→ **Work to be completed**:
Scan the material for the string "burst" and copy out every line in which it occurs.

→ **Provided data**:

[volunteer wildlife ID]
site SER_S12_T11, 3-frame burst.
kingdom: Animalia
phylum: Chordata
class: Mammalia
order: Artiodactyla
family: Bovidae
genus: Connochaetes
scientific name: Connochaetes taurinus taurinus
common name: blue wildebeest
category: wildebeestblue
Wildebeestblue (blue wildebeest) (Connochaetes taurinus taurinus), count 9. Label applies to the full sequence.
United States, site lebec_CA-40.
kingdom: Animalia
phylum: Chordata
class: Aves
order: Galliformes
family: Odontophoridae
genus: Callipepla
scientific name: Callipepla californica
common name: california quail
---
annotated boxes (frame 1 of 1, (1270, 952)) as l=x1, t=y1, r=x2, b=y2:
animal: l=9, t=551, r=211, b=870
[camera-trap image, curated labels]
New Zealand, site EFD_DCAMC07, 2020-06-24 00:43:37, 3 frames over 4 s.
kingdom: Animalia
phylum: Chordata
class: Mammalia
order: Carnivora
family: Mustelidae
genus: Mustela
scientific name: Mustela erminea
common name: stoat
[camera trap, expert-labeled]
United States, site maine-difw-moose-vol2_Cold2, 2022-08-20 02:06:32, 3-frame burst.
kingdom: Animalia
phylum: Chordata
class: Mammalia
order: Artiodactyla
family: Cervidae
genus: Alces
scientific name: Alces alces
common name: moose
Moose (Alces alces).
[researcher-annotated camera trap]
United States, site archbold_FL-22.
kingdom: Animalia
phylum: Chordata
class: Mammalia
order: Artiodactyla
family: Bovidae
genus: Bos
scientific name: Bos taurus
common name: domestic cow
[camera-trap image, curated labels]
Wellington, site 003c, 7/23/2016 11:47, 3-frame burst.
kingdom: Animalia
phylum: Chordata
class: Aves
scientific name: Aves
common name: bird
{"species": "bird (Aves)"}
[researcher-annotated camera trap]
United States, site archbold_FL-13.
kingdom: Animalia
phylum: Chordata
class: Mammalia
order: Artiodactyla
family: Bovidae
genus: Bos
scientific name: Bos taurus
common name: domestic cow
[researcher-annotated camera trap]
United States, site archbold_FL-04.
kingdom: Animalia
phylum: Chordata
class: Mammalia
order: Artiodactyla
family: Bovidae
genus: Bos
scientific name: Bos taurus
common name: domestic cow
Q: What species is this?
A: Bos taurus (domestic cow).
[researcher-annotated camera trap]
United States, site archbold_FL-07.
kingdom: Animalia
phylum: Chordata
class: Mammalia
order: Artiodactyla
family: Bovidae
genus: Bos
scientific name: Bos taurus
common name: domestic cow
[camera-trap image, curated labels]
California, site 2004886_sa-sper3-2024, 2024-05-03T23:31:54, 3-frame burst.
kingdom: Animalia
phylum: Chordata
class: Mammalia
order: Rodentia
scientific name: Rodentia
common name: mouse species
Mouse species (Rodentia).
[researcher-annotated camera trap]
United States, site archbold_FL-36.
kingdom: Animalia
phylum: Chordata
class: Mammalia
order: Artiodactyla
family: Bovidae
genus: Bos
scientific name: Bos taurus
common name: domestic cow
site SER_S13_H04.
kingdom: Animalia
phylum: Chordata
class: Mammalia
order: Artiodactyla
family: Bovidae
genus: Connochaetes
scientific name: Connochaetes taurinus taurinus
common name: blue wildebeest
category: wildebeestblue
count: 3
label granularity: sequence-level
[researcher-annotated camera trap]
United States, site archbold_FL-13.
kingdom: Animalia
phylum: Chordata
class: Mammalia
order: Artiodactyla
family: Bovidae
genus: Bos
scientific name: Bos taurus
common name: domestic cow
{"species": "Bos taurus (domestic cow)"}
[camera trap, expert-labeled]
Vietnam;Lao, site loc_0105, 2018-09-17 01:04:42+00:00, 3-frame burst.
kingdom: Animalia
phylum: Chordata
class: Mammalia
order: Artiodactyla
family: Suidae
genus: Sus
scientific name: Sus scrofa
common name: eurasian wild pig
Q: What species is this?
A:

→ **Final answer**:
site SER_S12_T11, 3-frame burst.
United States, site maine-difw-moose-vol2_Cold2, 2022-08-20 02:06:32, 3-frame burst.
Wellington, site 003c, 7/23/2016 11:47, 3-frame burst.
California, site 2004886_sa-sper3-2024, 2024-05-03T23:31:54, 3-frame burst.
Vietnam;Lao, site loc_0105, 2018-09-17 01:04:42+00:00, 3-frame burst.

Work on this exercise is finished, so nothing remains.